Eddie Chang began to enjoy photography since high school.
In the 1990s, photography was an expensive hobby (although it still is today). Not to mention the cost of cameras, the cost of film and developing photos would make it difficult for many people to afford. At that time, Eddie Chang was still a high school student and only had an old second-hand semi-automatic one-button camera.
Eventually, Eddie Chang accumulated some savings and finally purchased an old damaged SLR camera – a Nikon FG with a 50mm wide aperture lens at a flea market. From that point on, Eddie Chang worked as a part-time photographer while studying. He acted as an event photographer for friends and family on their birthdays or weddings, and gradually accumulated the fees earned from photography to purchase the necessary equipment.
This was how Eddie Chang got into photography and started his journey in the photography industry.
After graduation, Eddie Chang became a white-collar worker, and gradually put photography aside as he worked tirelessly in a busy work pace every day.

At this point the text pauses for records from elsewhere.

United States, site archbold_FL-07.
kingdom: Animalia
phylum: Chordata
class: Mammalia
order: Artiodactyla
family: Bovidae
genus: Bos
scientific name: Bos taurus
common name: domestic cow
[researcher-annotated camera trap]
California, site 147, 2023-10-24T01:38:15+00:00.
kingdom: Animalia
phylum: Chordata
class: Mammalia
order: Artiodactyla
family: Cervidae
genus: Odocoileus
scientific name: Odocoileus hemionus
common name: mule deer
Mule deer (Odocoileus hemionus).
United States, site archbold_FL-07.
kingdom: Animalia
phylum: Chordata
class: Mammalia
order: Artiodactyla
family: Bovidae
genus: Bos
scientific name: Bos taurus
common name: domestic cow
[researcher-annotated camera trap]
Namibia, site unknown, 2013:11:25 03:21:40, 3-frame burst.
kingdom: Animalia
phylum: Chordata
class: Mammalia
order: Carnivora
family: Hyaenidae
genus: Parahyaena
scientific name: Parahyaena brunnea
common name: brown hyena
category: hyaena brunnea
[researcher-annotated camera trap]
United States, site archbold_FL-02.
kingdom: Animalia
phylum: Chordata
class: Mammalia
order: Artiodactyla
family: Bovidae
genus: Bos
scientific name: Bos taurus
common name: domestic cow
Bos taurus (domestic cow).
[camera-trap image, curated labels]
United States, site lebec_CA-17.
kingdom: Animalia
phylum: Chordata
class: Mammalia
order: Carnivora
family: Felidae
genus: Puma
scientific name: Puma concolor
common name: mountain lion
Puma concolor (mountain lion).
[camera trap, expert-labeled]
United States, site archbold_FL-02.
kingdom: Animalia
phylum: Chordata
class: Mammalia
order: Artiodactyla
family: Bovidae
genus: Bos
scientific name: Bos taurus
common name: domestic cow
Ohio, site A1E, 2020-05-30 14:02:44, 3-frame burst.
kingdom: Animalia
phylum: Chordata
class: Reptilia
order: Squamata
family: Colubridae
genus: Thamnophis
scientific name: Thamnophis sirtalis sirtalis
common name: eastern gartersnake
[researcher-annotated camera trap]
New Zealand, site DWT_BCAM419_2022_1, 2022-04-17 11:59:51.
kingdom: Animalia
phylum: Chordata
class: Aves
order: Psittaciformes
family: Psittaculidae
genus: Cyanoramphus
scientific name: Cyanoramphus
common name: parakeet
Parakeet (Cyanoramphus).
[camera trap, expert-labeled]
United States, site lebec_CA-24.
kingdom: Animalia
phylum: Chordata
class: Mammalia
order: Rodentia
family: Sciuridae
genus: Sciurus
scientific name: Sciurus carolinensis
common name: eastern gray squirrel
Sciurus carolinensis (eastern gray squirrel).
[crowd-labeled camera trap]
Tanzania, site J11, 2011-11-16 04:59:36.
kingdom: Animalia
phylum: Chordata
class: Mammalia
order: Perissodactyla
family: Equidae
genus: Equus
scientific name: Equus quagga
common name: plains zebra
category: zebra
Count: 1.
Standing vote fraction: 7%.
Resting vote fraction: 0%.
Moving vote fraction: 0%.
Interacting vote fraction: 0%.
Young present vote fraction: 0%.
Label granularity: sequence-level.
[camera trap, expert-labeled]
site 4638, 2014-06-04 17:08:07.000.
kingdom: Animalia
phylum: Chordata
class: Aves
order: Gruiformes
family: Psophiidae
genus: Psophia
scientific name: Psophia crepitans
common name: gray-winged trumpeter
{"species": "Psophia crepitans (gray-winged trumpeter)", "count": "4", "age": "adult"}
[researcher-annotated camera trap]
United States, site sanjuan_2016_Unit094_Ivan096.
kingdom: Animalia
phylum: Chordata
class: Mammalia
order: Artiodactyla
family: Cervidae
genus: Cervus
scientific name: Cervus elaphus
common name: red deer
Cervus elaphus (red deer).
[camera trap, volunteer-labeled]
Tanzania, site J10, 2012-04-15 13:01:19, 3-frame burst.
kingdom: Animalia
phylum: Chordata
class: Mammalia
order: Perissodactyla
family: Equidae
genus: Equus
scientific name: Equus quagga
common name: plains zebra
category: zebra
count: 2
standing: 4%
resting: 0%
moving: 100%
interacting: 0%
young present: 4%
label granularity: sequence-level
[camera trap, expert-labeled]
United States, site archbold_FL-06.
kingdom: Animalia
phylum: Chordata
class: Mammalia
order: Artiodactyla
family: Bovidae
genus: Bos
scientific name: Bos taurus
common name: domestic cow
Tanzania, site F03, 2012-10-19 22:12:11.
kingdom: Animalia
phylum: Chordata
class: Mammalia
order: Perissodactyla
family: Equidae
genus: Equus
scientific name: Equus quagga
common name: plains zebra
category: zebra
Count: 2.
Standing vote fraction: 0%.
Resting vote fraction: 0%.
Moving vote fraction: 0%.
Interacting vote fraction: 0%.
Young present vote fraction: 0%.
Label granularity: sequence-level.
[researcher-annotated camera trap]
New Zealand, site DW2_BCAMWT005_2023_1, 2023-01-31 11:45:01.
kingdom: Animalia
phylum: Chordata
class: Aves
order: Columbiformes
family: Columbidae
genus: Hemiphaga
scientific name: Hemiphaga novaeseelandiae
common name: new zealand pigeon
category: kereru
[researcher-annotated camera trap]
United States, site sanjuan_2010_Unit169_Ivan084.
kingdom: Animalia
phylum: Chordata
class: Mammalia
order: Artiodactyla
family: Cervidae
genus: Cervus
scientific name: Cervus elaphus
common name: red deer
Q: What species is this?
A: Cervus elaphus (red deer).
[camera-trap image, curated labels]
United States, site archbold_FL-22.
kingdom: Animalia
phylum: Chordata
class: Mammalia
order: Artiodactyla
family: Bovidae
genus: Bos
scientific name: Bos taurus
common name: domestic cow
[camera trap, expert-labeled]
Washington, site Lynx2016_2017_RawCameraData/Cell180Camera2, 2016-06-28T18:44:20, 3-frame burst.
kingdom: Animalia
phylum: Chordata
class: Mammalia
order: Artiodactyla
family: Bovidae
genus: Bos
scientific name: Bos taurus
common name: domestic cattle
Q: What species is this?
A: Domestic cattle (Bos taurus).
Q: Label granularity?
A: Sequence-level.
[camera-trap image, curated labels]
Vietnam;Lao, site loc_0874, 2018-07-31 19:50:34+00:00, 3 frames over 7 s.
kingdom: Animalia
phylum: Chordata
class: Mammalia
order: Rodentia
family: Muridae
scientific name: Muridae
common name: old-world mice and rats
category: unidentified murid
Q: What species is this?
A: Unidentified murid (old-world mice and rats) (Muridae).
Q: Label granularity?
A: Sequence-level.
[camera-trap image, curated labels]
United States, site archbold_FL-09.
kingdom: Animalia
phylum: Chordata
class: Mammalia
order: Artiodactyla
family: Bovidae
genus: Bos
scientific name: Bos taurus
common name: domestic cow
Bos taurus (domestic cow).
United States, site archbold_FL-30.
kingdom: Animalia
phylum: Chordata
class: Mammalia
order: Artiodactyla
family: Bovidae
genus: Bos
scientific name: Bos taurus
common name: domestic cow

In 2005, during a trip, Eddie Chang used an Olympus E-500 to capture a series of realistic records of Cambodian people’s lives, which reignited his passion for photography. Subsequently, he resigned from his corporate job in 2006 and devoted himself full-time to photography. He founded Memoire Picture, starting with wedding and bridal photography services.
In 2008, feeling that the wedding and bridal photography market was too monotonous, he began to add commercial photography and photography teaching to his services. He provided professional product photography services for small businesses and started offering photography classes, allowing photography enthusiasts to learn professional photography in their spare time. Around the same time, Eddie Chang’s excellent work and teaching information frequently appeared online, and he had started using Canon EOS DSLR cameras for his work. As a result, he caught the attention of Canon Malaysia, who began providing him with some EOS equipment for testing and use. They also appointed Eddie Chang as one of the few official photography instructors in Malaysia, providing professional photography training for Canon photography equipment users.
From then on, Eddie Chang continuously offered various photography courses, organized photography travel groups, and served as a product photographer for world-class luxury furniture brands for the next ten years. In 2018, due to the growing and busy operations of his own management consulting company, he finally decided to end his photography business after the last public photography lecture he gave for Canon Malaysia in Johor Bahru and return to the field of corporate management.
In the past decade of his photography career, rather than considering himself a commercial photographer, Eddie Chang preferred to think of himself as a life recorder. His most satisfying and favorite works were captured from the humanistic vibe he saw and felt during his travels, or the real records that occurred in current affairs and politics, including the bits and pieces that happened during Malaysia’s political reform.
To Eddie Chang, photography is a meaningful hobby, and he will continue to pursue this hobby and use his lens to showcase the collection of humanistic culture.